Brom fell back on his heels, suddenly beaten, his confession the draining of some pent-up poison from an old wound. “Are you done yet?” he muttered.

She tried to picture her father this defeated, how he must have been the instant he’d decided he would greet the terrible pull of the river, and instead she saw only the man who’d once smiled his way through drinking pretend tea with her.

Marsden lowered the gun. “I have one of your notebooks—show up here again and I’ll pass it around for all the dinner guests to see. And stay away from my mother.”

“Wynn. She’s my kid. What about her?”

“Eight years, and you’ve never said a word. You really want to start being a dad now?”

His silence, woven through with resentment, was answer enough. Then he nodded, and Marsden got up. She dropped the gun back into Peaches’s purse, pulled the strap back onto her shoulder, and left the room.

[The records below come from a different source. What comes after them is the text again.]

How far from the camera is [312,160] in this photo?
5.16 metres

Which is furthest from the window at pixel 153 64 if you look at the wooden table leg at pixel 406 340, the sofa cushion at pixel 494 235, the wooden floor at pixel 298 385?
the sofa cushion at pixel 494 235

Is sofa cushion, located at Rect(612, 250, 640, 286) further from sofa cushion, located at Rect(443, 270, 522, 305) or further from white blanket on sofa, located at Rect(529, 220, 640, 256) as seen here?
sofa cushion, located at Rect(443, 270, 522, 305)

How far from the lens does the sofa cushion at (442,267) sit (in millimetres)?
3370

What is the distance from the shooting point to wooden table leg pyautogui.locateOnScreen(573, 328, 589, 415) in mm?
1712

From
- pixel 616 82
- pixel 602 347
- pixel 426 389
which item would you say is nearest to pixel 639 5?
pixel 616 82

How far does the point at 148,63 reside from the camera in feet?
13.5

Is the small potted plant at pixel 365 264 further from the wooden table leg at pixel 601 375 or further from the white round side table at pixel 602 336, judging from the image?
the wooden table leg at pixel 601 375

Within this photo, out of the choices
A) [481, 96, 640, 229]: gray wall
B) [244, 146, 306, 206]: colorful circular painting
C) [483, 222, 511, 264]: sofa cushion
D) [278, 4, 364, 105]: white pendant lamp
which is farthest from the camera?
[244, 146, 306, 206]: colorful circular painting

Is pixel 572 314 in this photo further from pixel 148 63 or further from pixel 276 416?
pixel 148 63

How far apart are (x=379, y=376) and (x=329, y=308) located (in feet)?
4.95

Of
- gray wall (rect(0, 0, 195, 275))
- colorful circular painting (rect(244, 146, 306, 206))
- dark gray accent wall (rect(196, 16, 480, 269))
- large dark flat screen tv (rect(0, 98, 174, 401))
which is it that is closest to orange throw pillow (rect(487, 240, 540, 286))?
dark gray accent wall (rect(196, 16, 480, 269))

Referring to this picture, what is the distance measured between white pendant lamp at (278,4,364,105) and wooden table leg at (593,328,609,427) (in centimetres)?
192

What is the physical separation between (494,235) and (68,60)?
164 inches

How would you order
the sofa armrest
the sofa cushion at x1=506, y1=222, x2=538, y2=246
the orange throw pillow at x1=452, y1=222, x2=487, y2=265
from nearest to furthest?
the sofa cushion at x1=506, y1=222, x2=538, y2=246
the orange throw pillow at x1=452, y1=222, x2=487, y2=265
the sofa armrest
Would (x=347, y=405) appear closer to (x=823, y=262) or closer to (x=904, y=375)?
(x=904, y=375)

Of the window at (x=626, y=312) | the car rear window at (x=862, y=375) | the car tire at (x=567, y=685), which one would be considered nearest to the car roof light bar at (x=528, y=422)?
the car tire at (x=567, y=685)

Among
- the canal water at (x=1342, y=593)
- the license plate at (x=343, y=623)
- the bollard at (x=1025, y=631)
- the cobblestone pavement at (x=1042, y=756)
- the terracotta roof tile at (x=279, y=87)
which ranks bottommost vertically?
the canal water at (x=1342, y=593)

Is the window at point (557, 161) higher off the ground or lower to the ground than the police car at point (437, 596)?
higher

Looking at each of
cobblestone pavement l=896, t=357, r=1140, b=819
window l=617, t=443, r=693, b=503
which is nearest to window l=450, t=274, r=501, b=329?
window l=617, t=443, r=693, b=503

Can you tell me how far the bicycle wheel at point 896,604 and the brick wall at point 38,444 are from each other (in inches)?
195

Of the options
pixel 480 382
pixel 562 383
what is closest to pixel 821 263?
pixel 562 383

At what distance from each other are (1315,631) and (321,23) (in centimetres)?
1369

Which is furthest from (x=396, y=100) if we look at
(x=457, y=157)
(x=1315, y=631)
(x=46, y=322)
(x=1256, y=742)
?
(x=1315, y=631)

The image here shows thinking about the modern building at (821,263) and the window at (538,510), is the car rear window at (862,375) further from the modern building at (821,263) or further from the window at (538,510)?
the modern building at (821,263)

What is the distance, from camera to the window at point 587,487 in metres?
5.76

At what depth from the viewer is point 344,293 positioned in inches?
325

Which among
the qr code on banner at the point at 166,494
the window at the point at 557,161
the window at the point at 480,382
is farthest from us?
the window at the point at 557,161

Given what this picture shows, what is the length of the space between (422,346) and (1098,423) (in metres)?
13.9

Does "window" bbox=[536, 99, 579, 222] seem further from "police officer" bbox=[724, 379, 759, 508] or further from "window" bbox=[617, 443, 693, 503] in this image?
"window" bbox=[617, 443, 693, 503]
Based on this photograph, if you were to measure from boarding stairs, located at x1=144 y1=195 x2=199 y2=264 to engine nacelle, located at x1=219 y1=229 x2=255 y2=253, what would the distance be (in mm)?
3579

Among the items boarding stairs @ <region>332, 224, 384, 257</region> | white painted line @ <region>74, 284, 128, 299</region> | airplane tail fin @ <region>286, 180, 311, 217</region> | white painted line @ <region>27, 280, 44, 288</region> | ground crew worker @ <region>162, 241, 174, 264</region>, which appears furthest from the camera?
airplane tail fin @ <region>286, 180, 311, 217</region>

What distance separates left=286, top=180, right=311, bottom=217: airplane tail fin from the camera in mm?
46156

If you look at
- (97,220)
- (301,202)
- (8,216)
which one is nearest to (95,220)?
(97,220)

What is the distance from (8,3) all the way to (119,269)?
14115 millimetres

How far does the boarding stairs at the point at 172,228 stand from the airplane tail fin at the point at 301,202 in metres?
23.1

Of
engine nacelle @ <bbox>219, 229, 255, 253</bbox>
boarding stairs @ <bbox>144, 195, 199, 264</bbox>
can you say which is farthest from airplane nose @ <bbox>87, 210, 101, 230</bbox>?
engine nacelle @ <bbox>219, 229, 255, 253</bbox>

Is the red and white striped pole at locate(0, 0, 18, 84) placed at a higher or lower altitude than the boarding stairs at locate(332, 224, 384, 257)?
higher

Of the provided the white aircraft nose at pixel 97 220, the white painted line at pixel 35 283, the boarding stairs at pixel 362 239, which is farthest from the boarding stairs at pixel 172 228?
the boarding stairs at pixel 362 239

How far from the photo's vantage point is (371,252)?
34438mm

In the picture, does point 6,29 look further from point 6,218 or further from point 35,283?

She found Nina less than a minute later, perched on the same love seat in the lobby where Shine and Brom had pretended to be people they weren’t. She only had paperwork on the table in front of her, though, and for one giddy, delirious second, Marsden wondered if she should bring over a slice of raspberry crumble from the kitchen before breaking the news.

Nina glanced up as she sat down beside her. Her expression was cautiously triumphant, a gloat barely held in check.

It slid away like butter off a hot pan as Marsden spoke.

“I know you’re helping Brom steal from the guests here,” she said in a low whisper. From across the room, there was the ringing of the boardinghouse phone before one of the staff picked it up; from the kitchen she heard the muffled clatter of ceramic and water being run into the sink. “For a thirty-percent cut. I don’t think even you could keep the boardinghouse going once word spreads about you being a thief. Don’t you agree?”

Nina’s rose-tipped nails—dug deep into her palms, like blades into fruit—went even deeper with each passing second, each uttered word. Her eyes tried to burn holes into Marsden’s, invisible fingers gouging invisible holes. “Perhaps.”

“Here’s our new deal now: I’ll keep quiet about it, and you give me back all the money you stole. The debts my family still owes you from taking us in are now paid off. And you won’t ask me to work as one of your girls again—if it’s all the same to you, I’ll just keep working in the kitchen, and back to full wages.”

A slow hiss from between her teeth, like that of a spent grenade. “Fine.” Nina bit out the word as though she’d been close to choking on it. “Are you done yet?”

Exactly what Brom had asked her. She hadn’t been done then but she was now, and she nodded. Without another word, Nina went back to her paperwork, and Marsden stood up, headed for the front entrance of the boardinghouse, and walked out.